By showing the Hoosiers how it’s done, “they’ve helped create and shape the team culture, and show the things we value.”
Value includes a combined 112 runs scored and 73 runs batted in from the first two spots in the lineup.
“They’ve been great from a statistics standpoint,” Mercer says, “but statistics can be misleading when it comes to impact. Just because a guy hits well or has impressive numbers doesn’t mean his impact is as positive.
“For those guys, their stats are underwhelming compared to their personal impact on the program -- leadership and attitude and all the things we value behind the scenes. They raise the floor of the program by making everyone around them better.”
Mercer didn’t use the Maryland series to tear down, but to build up. Historical references, swing changes and deep thoughts combined to make a difference. The Terrapins became an example of how to do it right.
“You can’t shy away from that with what happened against Maryland,” Mercer says. “That was hard, but life is hard. It’s about perspective and how you respond. You can have your confidence shattered, or you can admit your mistakes, take what you need from it, and move forward.”
That’s where history helped.
“We gave them historical references of people who had to go through tough things,” Mercer says, “because at some point, you are going to struggle. No one goes 60 games without taking it on the chin. Now what? Move on. Grow through it.”
Again, Maryland provided the example.
“They were without emotion,” Mercer says. “They were relentless. Competitive. They executed the game plan.
“Even if you’re on the other side of it, it’s good to see. You mimic that behavior. It becomes a good thing for you.
“We needed to make adjustments. We made swing adjustments with three to four guys. They had to be willing to make those adjustments.”
The Hoosiers were willing and now it’s there for the taking.
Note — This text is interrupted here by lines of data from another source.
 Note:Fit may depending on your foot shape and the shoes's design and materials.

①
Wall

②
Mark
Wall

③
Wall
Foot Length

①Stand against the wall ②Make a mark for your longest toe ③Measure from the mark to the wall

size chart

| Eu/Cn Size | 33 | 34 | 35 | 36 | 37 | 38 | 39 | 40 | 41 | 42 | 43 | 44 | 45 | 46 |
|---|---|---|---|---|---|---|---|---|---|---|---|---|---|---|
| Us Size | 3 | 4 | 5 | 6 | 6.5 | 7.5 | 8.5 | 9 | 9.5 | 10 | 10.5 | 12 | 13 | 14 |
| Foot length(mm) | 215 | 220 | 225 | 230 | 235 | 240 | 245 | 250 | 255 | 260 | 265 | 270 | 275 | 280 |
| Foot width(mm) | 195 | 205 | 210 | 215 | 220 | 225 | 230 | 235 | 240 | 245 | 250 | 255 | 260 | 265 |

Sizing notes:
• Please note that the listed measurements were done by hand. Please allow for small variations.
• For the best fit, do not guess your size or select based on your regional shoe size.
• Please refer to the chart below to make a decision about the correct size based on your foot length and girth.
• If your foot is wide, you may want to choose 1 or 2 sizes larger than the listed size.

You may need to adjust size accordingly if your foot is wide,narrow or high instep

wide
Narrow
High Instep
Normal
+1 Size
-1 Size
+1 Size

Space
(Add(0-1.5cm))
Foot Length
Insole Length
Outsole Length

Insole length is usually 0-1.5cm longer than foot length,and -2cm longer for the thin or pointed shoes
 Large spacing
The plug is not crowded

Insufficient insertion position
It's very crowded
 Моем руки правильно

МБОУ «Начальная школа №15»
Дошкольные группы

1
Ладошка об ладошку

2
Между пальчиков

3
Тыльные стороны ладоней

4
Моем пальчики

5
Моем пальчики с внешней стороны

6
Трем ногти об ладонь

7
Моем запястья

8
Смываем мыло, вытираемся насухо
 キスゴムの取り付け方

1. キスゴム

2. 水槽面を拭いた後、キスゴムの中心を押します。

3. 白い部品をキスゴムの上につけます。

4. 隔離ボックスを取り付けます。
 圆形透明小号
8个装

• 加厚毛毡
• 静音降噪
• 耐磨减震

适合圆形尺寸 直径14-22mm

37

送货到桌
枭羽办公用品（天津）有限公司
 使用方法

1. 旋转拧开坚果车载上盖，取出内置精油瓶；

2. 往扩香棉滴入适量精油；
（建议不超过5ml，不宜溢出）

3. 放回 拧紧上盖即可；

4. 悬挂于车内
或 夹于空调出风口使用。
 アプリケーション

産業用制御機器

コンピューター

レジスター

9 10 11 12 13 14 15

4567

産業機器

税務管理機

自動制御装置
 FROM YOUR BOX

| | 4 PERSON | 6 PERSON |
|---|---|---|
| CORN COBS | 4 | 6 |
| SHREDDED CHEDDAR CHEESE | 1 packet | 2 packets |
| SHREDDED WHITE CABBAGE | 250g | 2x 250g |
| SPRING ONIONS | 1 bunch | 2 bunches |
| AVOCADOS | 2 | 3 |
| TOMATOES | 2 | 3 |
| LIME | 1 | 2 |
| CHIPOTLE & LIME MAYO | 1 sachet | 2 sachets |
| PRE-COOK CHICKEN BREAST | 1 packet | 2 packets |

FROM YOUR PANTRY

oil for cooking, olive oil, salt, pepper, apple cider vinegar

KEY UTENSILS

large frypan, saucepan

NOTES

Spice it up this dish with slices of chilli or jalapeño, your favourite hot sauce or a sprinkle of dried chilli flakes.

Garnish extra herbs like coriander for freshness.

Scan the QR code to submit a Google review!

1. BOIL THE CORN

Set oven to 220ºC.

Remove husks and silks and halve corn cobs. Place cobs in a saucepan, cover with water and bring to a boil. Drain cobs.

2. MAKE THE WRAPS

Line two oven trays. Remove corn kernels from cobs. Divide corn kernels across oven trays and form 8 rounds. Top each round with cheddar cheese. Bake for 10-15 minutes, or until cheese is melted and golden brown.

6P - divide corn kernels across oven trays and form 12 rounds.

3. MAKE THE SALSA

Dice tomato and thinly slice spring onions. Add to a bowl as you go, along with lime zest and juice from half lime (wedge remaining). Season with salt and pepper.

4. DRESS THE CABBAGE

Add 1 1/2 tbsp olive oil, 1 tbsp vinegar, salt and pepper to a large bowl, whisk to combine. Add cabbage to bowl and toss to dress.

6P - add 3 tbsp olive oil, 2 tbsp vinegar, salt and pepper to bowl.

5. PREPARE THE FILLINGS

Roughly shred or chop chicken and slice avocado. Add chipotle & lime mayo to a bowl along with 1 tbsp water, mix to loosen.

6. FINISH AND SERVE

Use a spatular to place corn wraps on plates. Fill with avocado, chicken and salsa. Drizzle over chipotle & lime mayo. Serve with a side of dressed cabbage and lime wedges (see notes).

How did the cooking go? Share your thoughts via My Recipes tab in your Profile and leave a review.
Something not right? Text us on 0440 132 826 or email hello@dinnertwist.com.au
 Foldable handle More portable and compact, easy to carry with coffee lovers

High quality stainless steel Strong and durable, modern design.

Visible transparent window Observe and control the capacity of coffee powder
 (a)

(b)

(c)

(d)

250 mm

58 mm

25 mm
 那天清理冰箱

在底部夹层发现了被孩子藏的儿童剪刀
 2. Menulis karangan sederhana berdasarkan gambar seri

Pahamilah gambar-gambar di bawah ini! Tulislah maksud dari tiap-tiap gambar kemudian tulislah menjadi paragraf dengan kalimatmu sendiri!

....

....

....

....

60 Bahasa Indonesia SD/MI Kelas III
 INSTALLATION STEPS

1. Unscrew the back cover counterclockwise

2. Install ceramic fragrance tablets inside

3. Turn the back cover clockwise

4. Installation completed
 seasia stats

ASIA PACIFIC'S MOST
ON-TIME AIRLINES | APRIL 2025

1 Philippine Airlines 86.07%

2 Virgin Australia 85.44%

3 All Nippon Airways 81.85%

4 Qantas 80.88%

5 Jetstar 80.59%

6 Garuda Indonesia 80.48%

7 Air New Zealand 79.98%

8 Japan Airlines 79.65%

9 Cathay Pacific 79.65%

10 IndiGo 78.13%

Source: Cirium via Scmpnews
“We’ve done the things we needed to do,” Mercer says. “We control our own destiny. We put ourselves in position to play in the (NCAA tourney).”
A pause for perspective.
“We have work to do.”
Or, as Yoho puts it, “It doesn’t matter what anybody else in the country is doing. It’s what’s happening in our clubhouse and what we put on the field. If we play hard, we have everything we want in front of us."